Activity –
Though the entries contain pictures, the copy you make should hold only the rest, exactly as written.

Entries provided –
#####

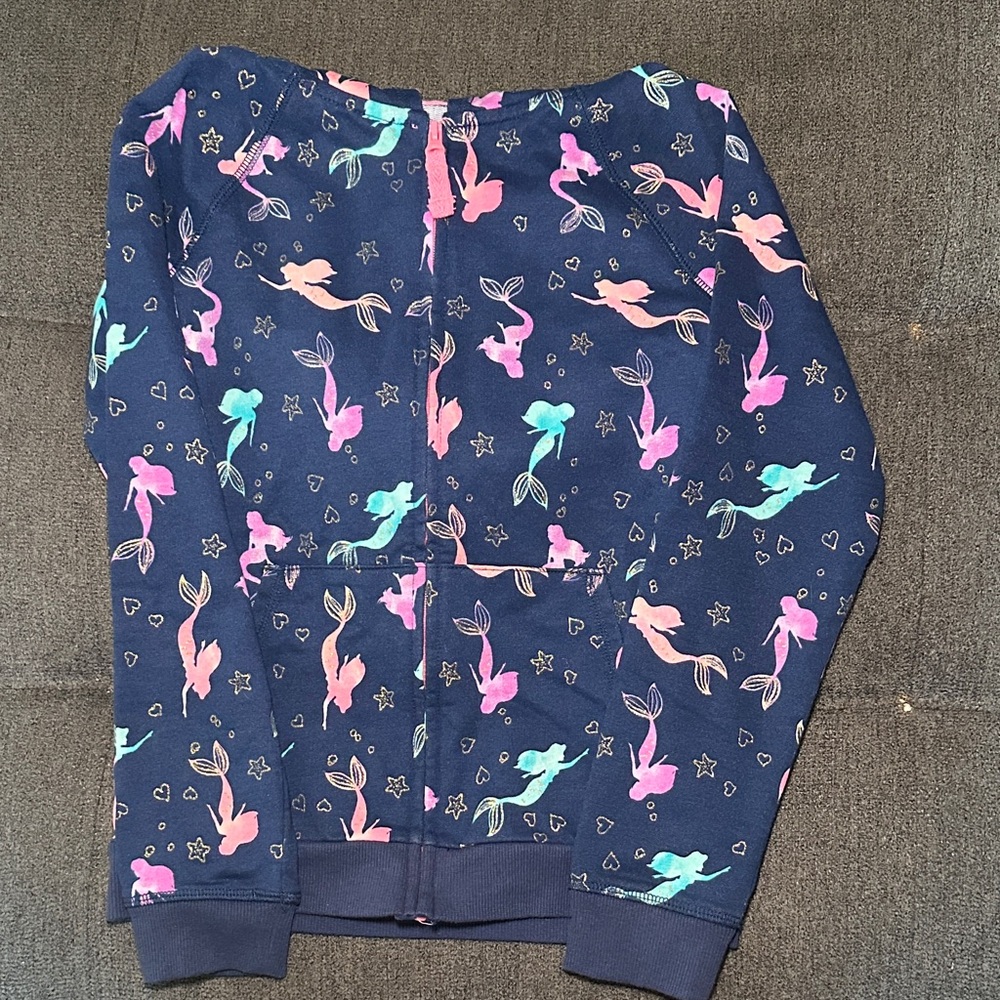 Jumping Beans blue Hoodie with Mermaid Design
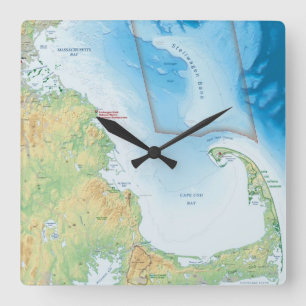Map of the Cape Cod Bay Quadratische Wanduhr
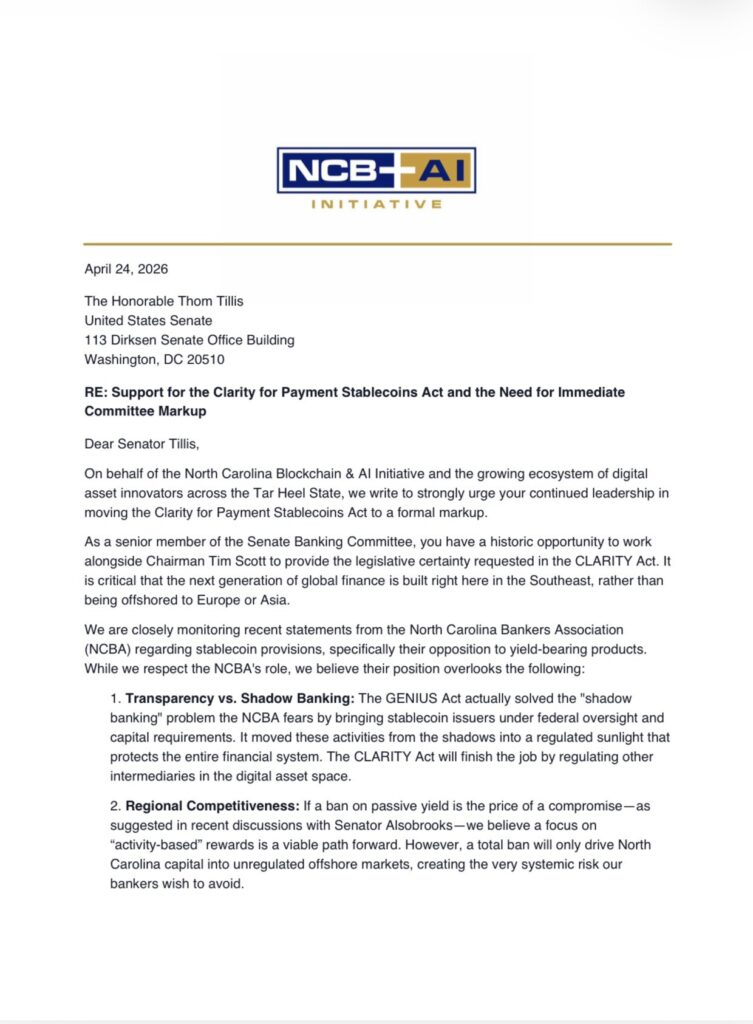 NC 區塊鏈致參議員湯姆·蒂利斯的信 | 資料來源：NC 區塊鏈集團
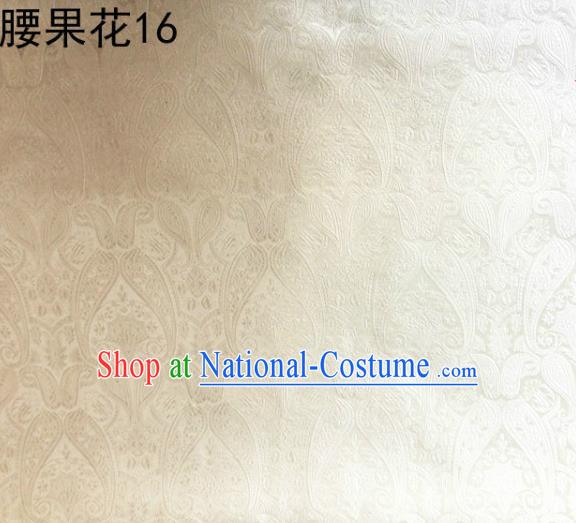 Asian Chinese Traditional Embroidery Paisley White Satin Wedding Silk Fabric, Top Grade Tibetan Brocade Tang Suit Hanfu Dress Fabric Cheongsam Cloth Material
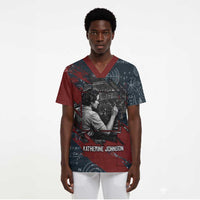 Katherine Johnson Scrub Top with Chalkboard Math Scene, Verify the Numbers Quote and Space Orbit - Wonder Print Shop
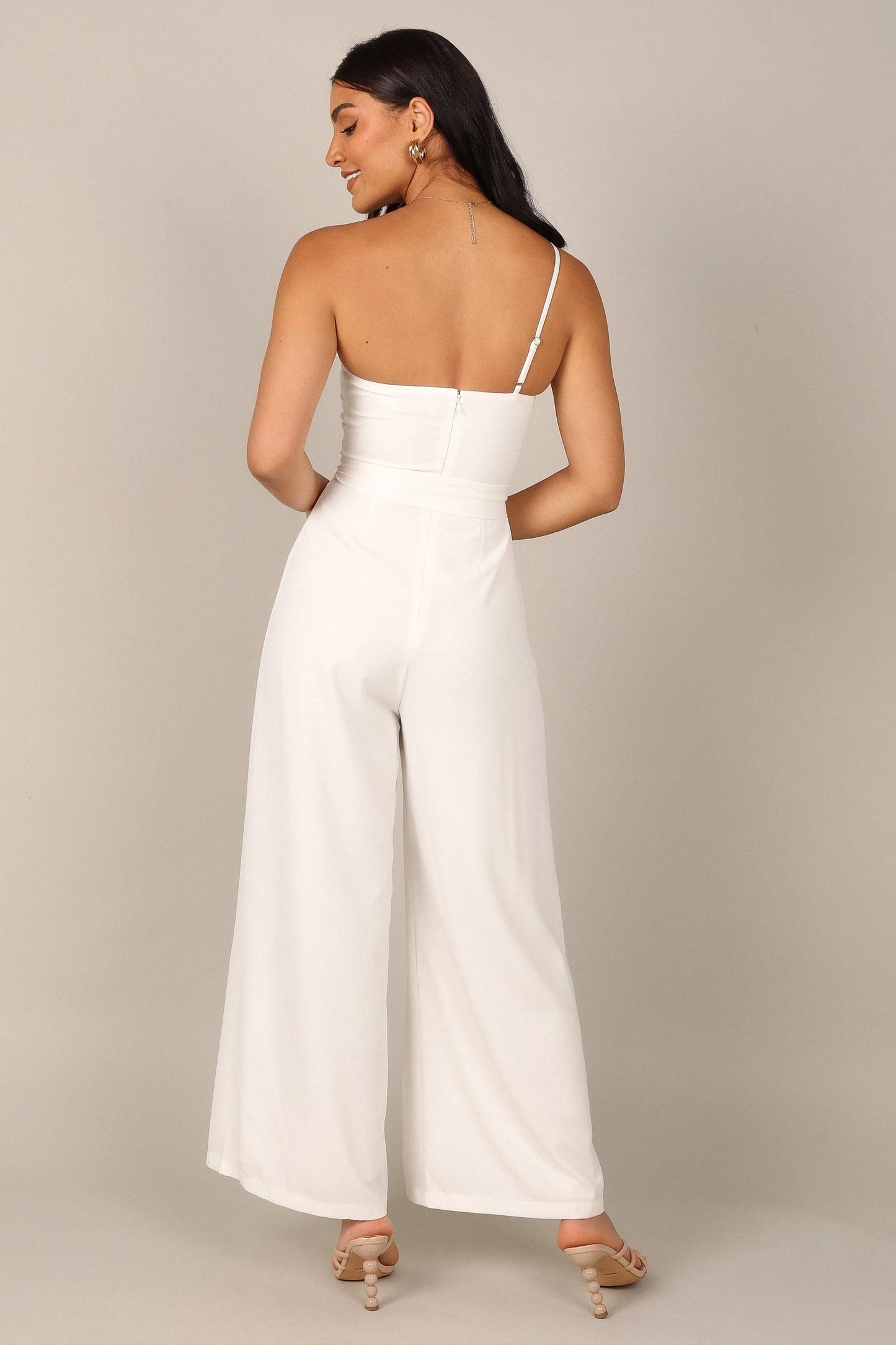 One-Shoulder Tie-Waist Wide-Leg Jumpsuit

#####

Reply –
 Jumping Beans blue Hoodie with Mermaid Design
Map of the Cape Cod Bay Quadratische Wanduhr
 NC 區塊鏈致參議員湯姆·蒂利斯的信 | 資料來源：NC 區塊鏈集團
 Asian Chinese Traditional Embroidery Paisley White Satin Wedding Silk Fabric, Top Grade Tibetan Brocade Tang Suit Hanfu Dress Fabric Cheongsam Cloth Material
 Katherine Johnson Scrub Top with Chalkboard Math Scene, Verify the Numbers Quote and Space Orbit - Wonder Print Shop
 One-Shoulder Tie-Waist Wide-Leg Jumpsuit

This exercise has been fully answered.